Nono est un petit garçon de neuf ans, intelligent, tapageur, mais pas mauvais diable cependant. Comme tous les enfants, il a bien quelques moments de vivacité et de turbulence où il fait enrager ses parents ; des instants où son petit être, en pleine expansion, se répand en bonds et cris de joie, ne choisissant pas toujours le moment favorable pour leur donner libre cours, se dépensant en espiègleries, sans s’occuper si les parents sont d’humeur à le supporter.

Seulement, ce qui gâte un peu son bon naturel, c’est un entêtement obstiné dont il n’y a pas moyen de le corriger. Entêté, non pas comme une mule, non pas comme deux chèvres, mais bien comme dix mille cochons.

Lorsqu’une fois il s’est mis dans la tête de ne pas vouloir faire quelque chose, c’est fini, il n’y a plus moyen de rien lui faire faire : réprimandes, coups, raisonnements, douceurs, promesses, rien n’a prise sur lui. En lui-même, il reconnaît qu’il a tort, surtout lorsqu’on lui fait comprendre que s’il ne sait pas être agréable aux autres, les autres ne feront rien pour lui faire plaisir.

Je ne veux pas dire que Nono soit roué de coups ; c’est un moyen dont les parents usent assez souvent contre les enfants obstinés ; car il est plus facile de lancer une calotte que de donner une raison, et trop souvent les parents ont recours à ce moyen. S’ils étaient obligés de donner la raison de leurs ordres, ils seraient forcés d’avouer qu’ils n’en ont pas d’autre que leur simple caprice, et d’autre droit que d’être les plus forts. Lorsqu’on est de mauvaise humeur, c’est une détente de pouvoir la passer sur quelqu’un qui ne peut répondre.

Mais les parents de Nono, s’ils ne sont pas tout à fait à l’abri de ce travers ; si, par instants, ils ont la main quelque peu leste, ils n’abusent cependant pas trop de ce moyen de réprimande, et se donnent parfois la peine de faire entendre raison au petit obstiné, en lui faisant comprendre que nous ne pouvons raisonnablement nous attendre à ce que les gens soient aimables envers nous qu’à condition de l’être nous mêmes à leur égard.
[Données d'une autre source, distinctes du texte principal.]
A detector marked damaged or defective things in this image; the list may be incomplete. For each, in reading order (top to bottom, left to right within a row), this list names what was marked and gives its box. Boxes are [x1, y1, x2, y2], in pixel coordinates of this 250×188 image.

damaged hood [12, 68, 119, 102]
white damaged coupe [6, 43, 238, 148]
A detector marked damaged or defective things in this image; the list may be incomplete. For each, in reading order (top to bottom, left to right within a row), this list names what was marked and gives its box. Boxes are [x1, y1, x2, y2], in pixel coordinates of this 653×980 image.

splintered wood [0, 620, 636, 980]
Nono reconnaît qu’il a tort de s’obstiner dans ses refus, mais il considère comme un point d’honneur de ne pas revenir sur ce qu’il a dit — surtout lorsque c’est un refus d’accomplir une chose qu’on lui demande de faire. — Pour qu’il revienne à de meilleurs sentiments, le mieux est de le laisser bouder dans son coin, et d’attendre que la réflexion l’amène à des sentiments plus sociables.
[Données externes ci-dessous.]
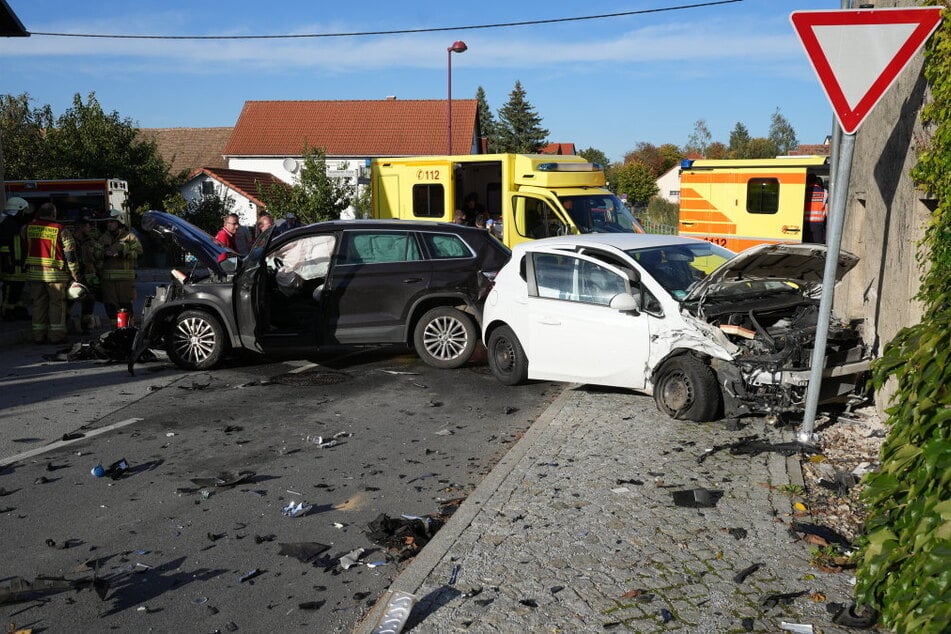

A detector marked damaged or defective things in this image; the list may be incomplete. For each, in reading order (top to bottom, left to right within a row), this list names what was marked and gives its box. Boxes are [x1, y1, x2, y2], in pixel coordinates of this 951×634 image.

Si les parents sont, assez souvent, mal disposés, les enfants, de leur côté, ont aussi leurs moments désagréables. Chez les parents, les soucis du ménage, les inquiétudes sur le travail ; à l’atelier, le patron a été injuste, on n’a pas pu lui dire carrément ce que l’on pensait, on rentre à la maison de mauvaise humeur ; et c’est la femme et les gosses qui écopent.

Lorsqu’ils sont dans cette fâcheuse situation d’esprit, il arrive aux parents de donner, sans s’en apercevoir, leurs ordres d’un ton très impératif. Nono, lui, est très froissé de ce ton, même lorsqu’il serait le plus disposé à accomplir ce qu’on lui demande ; ce n’est alors qu’en rechignant qu’il obéit.

Bien souvent aussi, lorsqu’il ne comprend pas toujours la nécessité d’un ordre, — après tout, à neuf ans, on ne peut pas en connaître autant que ses parents, — il suffirait d’un mot d’explication, mais les parents sont trop habitués à croire que les enfants doivent obéir sans discuter, et parce que, très souvent, ils ne savent pas s’en faire comprendre, ils s’imaginent que les enfants sont dépourvus de toute compréhension, aussi ne se donnent-ils pas la peine de raisonner. « Un enfant doit obéir à ses parents sans discuter », cela dispense de toute explication.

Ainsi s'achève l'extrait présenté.